◆ Text section ◆
- - -
Inflation and labour market data remain in line with May’s MPR forecasts, but the detail is becoming more dovish (Charts 1 and 2). The deterioration in actual employment and suppressed wage-intensive services inflation is significant.
We think the labour market will continue deteriorating versus BoE and market expectations, and that the BoE hawks’ fears of consumer bounce-back are overdone.
Our base case remains for the BoE to cut at least to 3.5% in 2025. We stay long UK real rates (10Y linkers) and long SFIZ6 in our model portfolio.
We expect UK inflation (released Wednesday) will approximate BoE estimates from May. Last month’s inflation beat was far more benign in the detail than the aggregates suggested and included Easter’s impact and a 0.1ppt (headline) error in VED weightings. These should reverse in May’s numbers (Table 1).
Upward impetus in airfares (+27.5% MoM), rail travel (+2.9% MoM) and package holidays (+2.3%) appear at least in part due to Easter timing effects, suggesting a reversal in May. There will probably be give-back in sea travel too.
- - -
◆ Required actions ◆
**a.** Reproduce word for word everything in the UK rates note from "We think the" down to "bounce-back are overdone.".
**b.** Name every travel-related price category that the UK rates note mentions in its final paragraph.

Questions about scenes in images
- - -
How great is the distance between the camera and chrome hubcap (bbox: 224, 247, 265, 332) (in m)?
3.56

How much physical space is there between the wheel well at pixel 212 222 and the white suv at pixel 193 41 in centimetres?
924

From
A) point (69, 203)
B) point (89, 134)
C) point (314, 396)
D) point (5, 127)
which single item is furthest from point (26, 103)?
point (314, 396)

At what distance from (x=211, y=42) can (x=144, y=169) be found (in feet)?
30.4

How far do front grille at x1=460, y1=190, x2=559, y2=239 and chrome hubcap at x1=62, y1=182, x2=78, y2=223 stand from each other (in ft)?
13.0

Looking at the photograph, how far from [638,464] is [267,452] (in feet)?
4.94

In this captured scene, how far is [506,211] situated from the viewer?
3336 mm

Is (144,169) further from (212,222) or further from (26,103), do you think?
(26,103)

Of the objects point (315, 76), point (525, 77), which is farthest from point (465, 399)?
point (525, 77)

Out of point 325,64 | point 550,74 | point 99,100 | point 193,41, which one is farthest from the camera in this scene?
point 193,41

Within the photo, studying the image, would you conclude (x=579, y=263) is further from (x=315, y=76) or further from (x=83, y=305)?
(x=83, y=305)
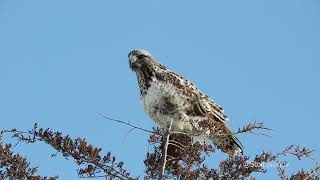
- - -
◆ Replies ◆
**a.**
We think the labour market will continue deteriorating versus BoE and market expectations, and that the BoE hawks’ fears of consumer bounce-back are overdone.

**b.**
- Airfares
- Rail travel
- Package holidays
- Sea travel